Deep learning


In the last couple of years a new approach has been used with great success, called deep learning. Deep learning usually consists of neural networks with at least 3 layers, which are used to build hierarchical representations of data. Some of the deep learning methods are unsupervised and they are used to learn better features that are than used to solve a machine learning problem. Other deep learning methods are supervised and can be used directly to solve classification problems. Deep learning systems have been used to obtain the state of the art in different problems, such as object recognition in images or speech recognition, tested on standard datasets such as MNIST, CIFAR-10, Pascal VOC and TIMIT.


Deep learning represents a category of machine learning algorithms that differ from previous ones by not learning the desired function directly, but they learn how to process the input data first.

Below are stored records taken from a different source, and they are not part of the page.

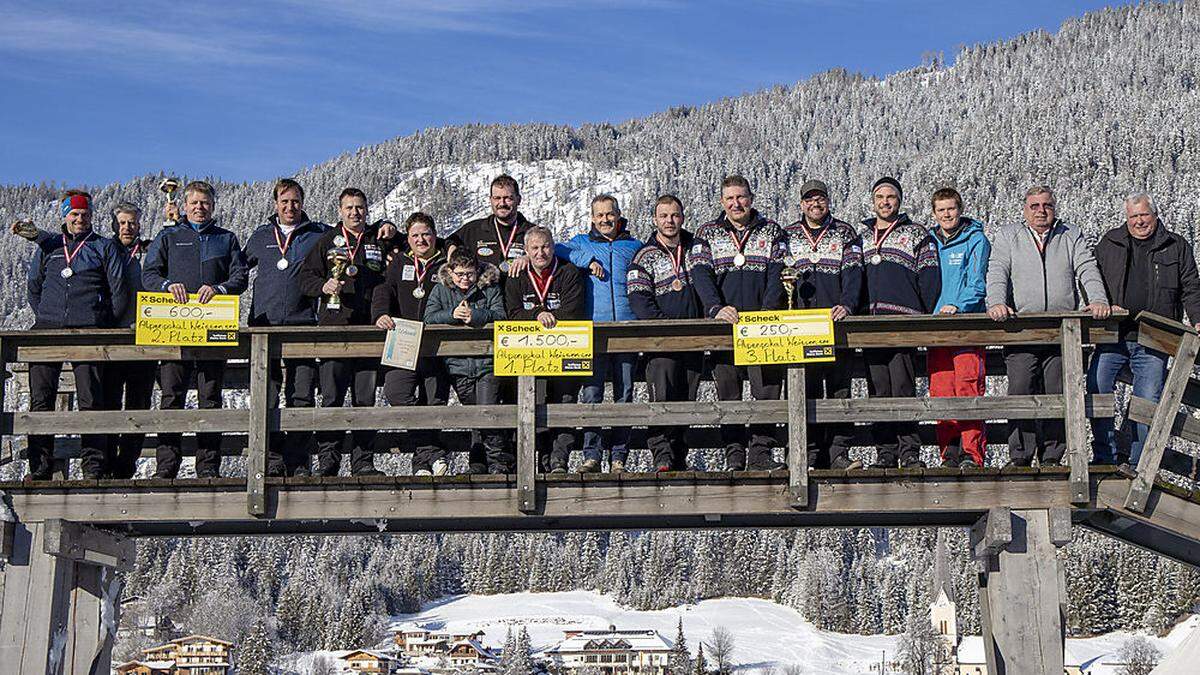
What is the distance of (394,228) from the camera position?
12.0 m

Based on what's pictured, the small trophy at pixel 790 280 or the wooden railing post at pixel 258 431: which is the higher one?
the small trophy at pixel 790 280

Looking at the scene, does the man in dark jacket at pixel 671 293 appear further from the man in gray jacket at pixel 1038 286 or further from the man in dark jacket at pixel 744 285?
the man in gray jacket at pixel 1038 286

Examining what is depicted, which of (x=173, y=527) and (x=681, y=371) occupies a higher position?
(x=681, y=371)

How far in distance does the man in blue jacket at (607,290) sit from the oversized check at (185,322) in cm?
258

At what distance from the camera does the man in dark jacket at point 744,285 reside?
1088cm

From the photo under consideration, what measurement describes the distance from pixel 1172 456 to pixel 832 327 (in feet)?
8.56

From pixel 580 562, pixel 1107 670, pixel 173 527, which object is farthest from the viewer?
pixel 580 562

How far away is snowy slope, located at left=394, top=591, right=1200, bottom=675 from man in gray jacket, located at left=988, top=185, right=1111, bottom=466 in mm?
103789

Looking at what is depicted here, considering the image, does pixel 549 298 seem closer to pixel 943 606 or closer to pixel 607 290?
pixel 607 290

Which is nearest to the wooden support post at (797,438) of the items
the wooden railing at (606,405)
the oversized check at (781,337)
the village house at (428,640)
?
the wooden railing at (606,405)

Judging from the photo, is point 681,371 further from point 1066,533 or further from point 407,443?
point 1066,533

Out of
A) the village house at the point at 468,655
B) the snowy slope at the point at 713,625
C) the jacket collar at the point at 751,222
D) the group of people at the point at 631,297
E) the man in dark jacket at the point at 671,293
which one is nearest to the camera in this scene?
the group of people at the point at 631,297

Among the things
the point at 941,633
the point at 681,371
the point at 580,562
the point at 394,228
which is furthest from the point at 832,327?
the point at 580,562

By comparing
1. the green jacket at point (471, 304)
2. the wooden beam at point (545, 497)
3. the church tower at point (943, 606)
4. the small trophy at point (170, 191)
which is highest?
the small trophy at point (170, 191)
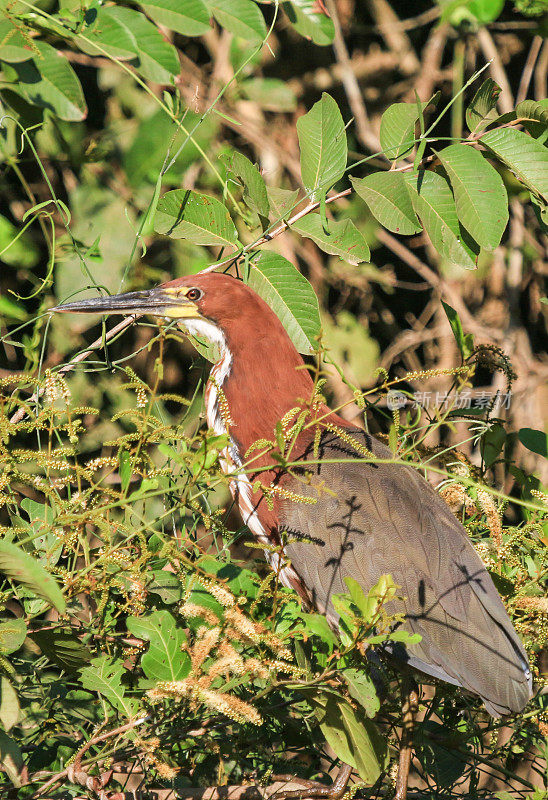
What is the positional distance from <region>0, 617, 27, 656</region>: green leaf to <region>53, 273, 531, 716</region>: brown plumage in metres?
0.78

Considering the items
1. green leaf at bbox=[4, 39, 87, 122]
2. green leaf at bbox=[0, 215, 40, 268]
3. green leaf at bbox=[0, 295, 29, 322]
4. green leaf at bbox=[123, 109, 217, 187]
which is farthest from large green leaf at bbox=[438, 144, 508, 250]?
green leaf at bbox=[0, 215, 40, 268]

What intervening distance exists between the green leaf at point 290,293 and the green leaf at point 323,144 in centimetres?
17

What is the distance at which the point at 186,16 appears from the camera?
1740 mm

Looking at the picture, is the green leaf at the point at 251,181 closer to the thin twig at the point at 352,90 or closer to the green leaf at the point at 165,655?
the green leaf at the point at 165,655

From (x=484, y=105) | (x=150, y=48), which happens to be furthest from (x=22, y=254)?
(x=484, y=105)

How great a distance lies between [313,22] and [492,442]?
1.07m

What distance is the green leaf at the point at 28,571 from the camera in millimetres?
953

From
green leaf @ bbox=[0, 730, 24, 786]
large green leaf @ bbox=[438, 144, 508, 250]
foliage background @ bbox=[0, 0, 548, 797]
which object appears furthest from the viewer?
large green leaf @ bbox=[438, 144, 508, 250]

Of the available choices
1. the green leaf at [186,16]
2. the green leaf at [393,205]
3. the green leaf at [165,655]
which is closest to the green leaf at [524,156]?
the green leaf at [393,205]

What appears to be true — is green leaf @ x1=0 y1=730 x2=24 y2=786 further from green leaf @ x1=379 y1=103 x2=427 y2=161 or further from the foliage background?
green leaf @ x1=379 y1=103 x2=427 y2=161

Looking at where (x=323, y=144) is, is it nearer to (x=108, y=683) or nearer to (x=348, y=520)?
(x=348, y=520)

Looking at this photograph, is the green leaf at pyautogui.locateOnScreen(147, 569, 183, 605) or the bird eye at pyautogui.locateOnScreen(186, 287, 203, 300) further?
the bird eye at pyautogui.locateOnScreen(186, 287, 203, 300)

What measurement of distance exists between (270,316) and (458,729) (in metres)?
1.11

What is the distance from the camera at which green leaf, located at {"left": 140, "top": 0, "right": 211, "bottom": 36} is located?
174cm
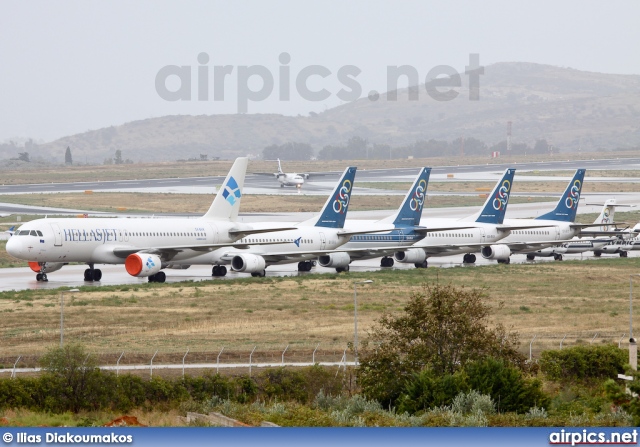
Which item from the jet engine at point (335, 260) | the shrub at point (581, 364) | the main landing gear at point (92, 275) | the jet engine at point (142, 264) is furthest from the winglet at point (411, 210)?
the shrub at point (581, 364)

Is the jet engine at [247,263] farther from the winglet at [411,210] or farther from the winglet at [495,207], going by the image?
the winglet at [495,207]

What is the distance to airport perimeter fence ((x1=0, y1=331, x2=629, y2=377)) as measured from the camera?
45.3m

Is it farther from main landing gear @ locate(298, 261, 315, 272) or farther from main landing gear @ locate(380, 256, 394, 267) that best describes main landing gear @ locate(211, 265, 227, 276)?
main landing gear @ locate(380, 256, 394, 267)

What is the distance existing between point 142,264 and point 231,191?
13.4 meters

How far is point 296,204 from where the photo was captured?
162375 millimetres

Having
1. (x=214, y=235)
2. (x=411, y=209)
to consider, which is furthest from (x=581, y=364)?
(x=411, y=209)

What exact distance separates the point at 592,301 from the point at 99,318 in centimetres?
3089

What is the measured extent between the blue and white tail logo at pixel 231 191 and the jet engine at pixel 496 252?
79.0 ft

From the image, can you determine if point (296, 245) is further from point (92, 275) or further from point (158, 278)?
point (92, 275)

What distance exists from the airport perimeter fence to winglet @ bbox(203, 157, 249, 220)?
33754 millimetres

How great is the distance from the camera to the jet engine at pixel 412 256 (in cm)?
9244

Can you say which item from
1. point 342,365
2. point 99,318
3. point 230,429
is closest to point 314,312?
point 99,318

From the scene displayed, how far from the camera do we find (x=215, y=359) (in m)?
48.1

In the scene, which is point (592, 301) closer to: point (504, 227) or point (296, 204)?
point (504, 227)
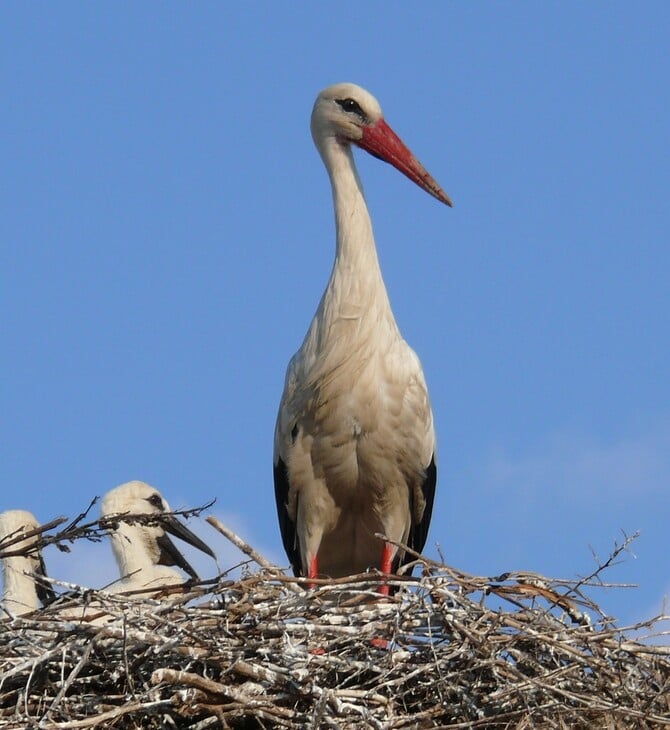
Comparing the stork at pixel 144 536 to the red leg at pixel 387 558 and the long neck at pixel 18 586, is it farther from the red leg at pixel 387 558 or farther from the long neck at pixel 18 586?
the red leg at pixel 387 558

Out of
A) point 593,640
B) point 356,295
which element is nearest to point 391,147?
point 356,295

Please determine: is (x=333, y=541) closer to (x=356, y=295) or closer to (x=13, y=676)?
(x=356, y=295)

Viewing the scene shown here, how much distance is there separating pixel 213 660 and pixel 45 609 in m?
0.59

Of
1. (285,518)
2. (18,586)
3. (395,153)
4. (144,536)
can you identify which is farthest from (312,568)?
(395,153)

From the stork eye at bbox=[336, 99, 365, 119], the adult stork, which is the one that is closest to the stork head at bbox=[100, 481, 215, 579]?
the adult stork

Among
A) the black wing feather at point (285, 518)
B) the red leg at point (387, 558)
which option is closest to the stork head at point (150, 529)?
the black wing feather at point (285, 518)

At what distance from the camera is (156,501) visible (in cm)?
868

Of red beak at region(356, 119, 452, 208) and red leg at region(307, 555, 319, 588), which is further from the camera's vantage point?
red beak at region(356, 119, 452, 208)

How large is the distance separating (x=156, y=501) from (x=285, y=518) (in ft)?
3.50

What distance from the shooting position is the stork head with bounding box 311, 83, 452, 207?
7.99 metres

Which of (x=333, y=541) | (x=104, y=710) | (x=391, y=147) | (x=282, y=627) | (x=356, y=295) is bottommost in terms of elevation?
(x=104, y=710)

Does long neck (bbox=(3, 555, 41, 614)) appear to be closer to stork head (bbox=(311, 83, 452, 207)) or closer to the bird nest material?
the bird nest material

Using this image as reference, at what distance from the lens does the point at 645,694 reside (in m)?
6.02

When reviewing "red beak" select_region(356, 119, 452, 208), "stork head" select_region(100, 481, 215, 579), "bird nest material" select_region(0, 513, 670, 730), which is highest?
"red beak" select_region(356, 119, 452, 208)
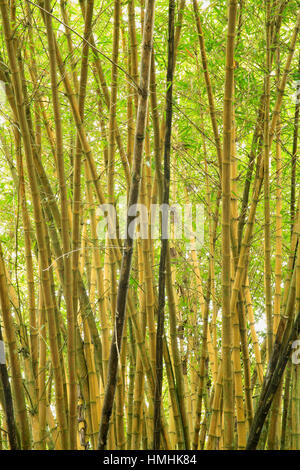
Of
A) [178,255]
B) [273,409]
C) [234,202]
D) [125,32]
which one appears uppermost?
[125,32]

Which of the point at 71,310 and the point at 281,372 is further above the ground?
the point at 71,310

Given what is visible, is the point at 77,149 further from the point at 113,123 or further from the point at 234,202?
the point at 234,202

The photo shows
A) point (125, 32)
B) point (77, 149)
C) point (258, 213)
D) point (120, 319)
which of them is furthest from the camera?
point (258, 213)

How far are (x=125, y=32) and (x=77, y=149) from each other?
866mm

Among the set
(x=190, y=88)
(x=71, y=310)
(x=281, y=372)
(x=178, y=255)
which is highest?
(x=190, y=88)

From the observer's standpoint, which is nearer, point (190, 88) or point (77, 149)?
point (77, 149)

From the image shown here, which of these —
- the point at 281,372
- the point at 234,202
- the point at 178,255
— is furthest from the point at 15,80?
the point at 178,255

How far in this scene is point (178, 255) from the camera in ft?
11.3

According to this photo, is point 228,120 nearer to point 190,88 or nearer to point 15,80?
point 15,80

Until now, for example, to recognize objects in images, researchers developed various feature extractors, the more specific to an object the better, and after applying them to an image, they used a classification algorithm such as an SVM or a Random Forest to determine what was in each image. For some objects there are really good feature extractors (for faces, for example), but for other less common items, there are no good feature extractors and it would take too long time for humans to manually develop such things for different items. But deep learning algorithms don’t require this feature extraction step because they learn to do it themselves.

The deep part of the name comes from the fact that instead of having a single layer that receives the input data and outputs the desired result, we have a series of layers that process data received from the previous layer, extracting higher and higher levels of features. Only the last layer is used to obtain the result, after the data has been transformed and compressed.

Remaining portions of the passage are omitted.